In Encite LLC v. Soni, et al., Del. Ch., C.A. No. 2476-VCG (Dec. 13, 2011), Plaintiff Encite LLC moved to allow expert testimony, while also requesting that the Court set aside prior rulings by then-Chancellor Chandler, the presiding judicial officer, that precluded Plaintiff’s use of an expert to testify at trial.
Previously, this Court denied Plaintiff’s request to extend an already expired deadline to produce expert testimony, and to allow expert evidence on damages when the expert report submitted was months late. The Court based its prior ruling on the fact that Plaintiff failed to request an extension of the expert deadline until after the deadline had lapsed. To view this blog’s review of the Court’s prior decision, click here.
In Plaintiff’s recent motion, Plaintiff sought to modify the prior decisions of the Court, based on the fact that since the trial date had moved, Defendants would no longer be prejudiced by allowing Plaintiff to submit expert testimony.
In this ruling, now-presiding Vice Chancellor Glasscock found that the prior decisions of the Court were the “law of the case”, which are controlling of subsequent litigation of the matter.
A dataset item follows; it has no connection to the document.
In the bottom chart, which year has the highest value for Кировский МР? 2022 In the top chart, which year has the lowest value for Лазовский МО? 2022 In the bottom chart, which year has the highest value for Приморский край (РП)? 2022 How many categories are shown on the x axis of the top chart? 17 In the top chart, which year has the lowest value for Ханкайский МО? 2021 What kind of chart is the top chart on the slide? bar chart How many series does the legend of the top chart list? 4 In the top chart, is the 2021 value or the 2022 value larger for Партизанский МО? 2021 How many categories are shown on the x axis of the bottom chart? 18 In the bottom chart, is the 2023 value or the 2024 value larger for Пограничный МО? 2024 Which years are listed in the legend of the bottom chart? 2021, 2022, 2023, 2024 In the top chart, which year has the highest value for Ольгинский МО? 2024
Exceptions to this doctrine will only be allowed if: “(1) the prior ruling was clearly wrong; (2) there has been an important change of circumstances; or (3) equitable concerns render application of the law of the case doctrine inappropriate.”
The Court found that Plaintiff could not demonstrate that these exceptions existed, and accordingly denied Plaintiff’s motion to allow expert testimony based upon the “law of the case” doctrine.